Data entries
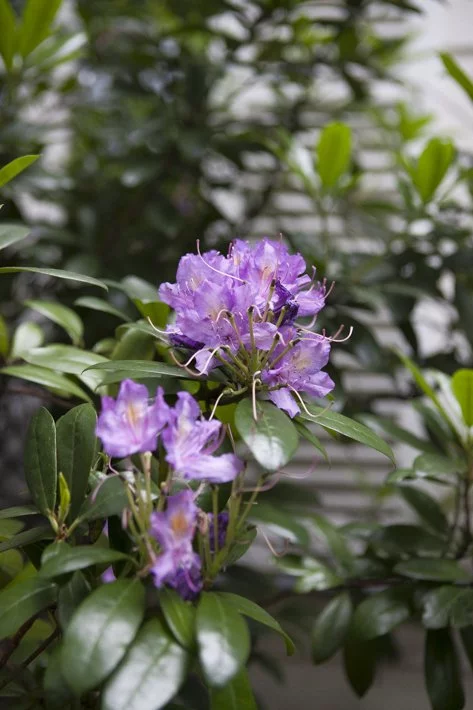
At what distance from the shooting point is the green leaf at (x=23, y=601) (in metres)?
0.62

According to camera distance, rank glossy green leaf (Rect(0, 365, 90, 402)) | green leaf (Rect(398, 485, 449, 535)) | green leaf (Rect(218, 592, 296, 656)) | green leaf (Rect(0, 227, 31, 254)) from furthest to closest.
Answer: green leaf (Rect(398, 485, 449, 535)), glossy green leaf (Rect(0, 365, 90, 402)), green leaf (Rect(0, 227, 31, 254)), green leaf (Rect(218, 592, 296, 656))

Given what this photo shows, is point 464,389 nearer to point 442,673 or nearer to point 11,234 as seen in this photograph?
point 442,673

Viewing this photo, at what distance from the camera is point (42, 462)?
0.75 m

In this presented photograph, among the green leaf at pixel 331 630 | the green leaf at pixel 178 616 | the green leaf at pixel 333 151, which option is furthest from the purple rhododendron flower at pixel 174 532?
the green leaf at pixel 333 151

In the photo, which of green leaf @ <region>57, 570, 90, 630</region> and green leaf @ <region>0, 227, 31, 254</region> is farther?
green leaf @ <region>0, 227, 31, 254</region>

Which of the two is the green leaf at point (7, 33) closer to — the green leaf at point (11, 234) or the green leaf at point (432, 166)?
the green leaf at point (11, 234)

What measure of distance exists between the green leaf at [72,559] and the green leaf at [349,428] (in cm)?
23

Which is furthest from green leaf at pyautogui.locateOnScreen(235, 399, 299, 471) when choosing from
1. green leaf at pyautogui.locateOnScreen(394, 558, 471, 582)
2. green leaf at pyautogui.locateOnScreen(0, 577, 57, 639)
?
green leaf at pyautogui.locateOnScreen(394, 558, 471, 582)

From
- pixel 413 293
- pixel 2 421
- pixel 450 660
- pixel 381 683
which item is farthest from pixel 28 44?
pixel 381 683

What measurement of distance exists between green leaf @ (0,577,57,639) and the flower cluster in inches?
9.7

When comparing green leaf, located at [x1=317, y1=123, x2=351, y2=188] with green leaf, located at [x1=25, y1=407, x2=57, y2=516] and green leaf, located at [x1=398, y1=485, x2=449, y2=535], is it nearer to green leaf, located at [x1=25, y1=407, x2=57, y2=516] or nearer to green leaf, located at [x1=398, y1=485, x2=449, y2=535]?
green leaf, located at [x1=398, y1=485, x2=449, y2=535]

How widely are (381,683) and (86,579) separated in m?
1.39

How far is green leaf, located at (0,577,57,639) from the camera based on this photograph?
624 mm

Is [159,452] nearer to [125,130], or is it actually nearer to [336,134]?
[336,134]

* Goal of the exercise *
Pull every line of the listing above out word for word, and leave the pictures out.

* Response below *
At what distance from the shooting point is the green leaf at (x=23, y=601) (in metres)?
0.62

According to camera distance, rank glossy green leaf (Rect(0, 365, 90, 402)) | green leaf (Rect(398, 485, 449, 535)) | green leaf (Rect(218, 592, 296, 656)) | green leaf (Rect(0, 227, 31, 254)) from furthest to closest.
Answer: green leaf (Rect(398, 485, 449, 535)), glossy green leaf (Rect(0, 365, 90, 402)), green leaf (Rect(0, 227, 31, 254)), green leaf (Rect(218, 592, 296, 656))

Given what this photo shows, is point 464,389 nearer to point 442,673 or nearer to point 11,234 as seen in this photograph?
point 442,673

Viewing this photo, at what distance from the camera is point (42, 462)?
0.75 m

In this presented photograph, among the green leaf at pixel 331 630 | the green leaf at pixel 178 616 | the green leaf at pixel 333 151, which option is furthest from the purple rhododendron flower at pixel 174 532?
the green leaf at pixel 333 151

In the photo, which of green leaf @ <region>57, 570, 90, 630</region> and green leaf @ <region>0, 227, 31, 254</region> is farther?
green leaf @ <region>0, 227, 31, 254</region>

Which of the two is the green leaf at point (7, 33) closer to — the green leaf at point (11, 234) or the green leaf at point (432, 166)?
the green leaf at point (11, 234)

What measure of distance exists between the green leaf at [72,559] and the green leaf at [349,428] (in cm)?
23

Which is furthest from green leaf at pyautogui.locateOnScreen(235, 399, 299, 471) when choosing from
1. green leaf at pyautogui.locateOnScreen(394, 558, 471, 582)
2. green leaf at pyautogui.locateOnScreen(0, 577, 57, 639)
?
green leaf at pyautogui.locateOnScreen(394, 558, 471, 582)

From
- pixel 413 293
- pixel 2 421
- pixel 450 660
- pixel 381 683
which item is farthest from pixel 28 44?
pixel 381 683

What measurement of distance exists between green leaf @ (0,577,57,639) and the flower cluster in inches?
9.7

When comparing green leaf, located at [x1=317, y1=123, x2=351, y2=188] with green leaf, located at [x1=25, y1=407, x2=57, y2=516] and green leaf, located at [x1=398, y1=485, x2=449, y2=535], is it nearer to green leaf, located at [x1=25, y1=407, x2=57, y2=516] or nearer to green leaf, located at [x1=398, y1=485, x2=449, y2=535]?
green leaf, located at [x1=398, y1=485, x2=449, y2=535]

How widely are (381,683) and (86,579) separated in m?
1.39

How far is green leaf, located at (0,577,57,639) from the camera based on this photograph?
624 mm

Is [159,452] nearer to [125,130], or is it actually nearer to [336,134]?
[336,134]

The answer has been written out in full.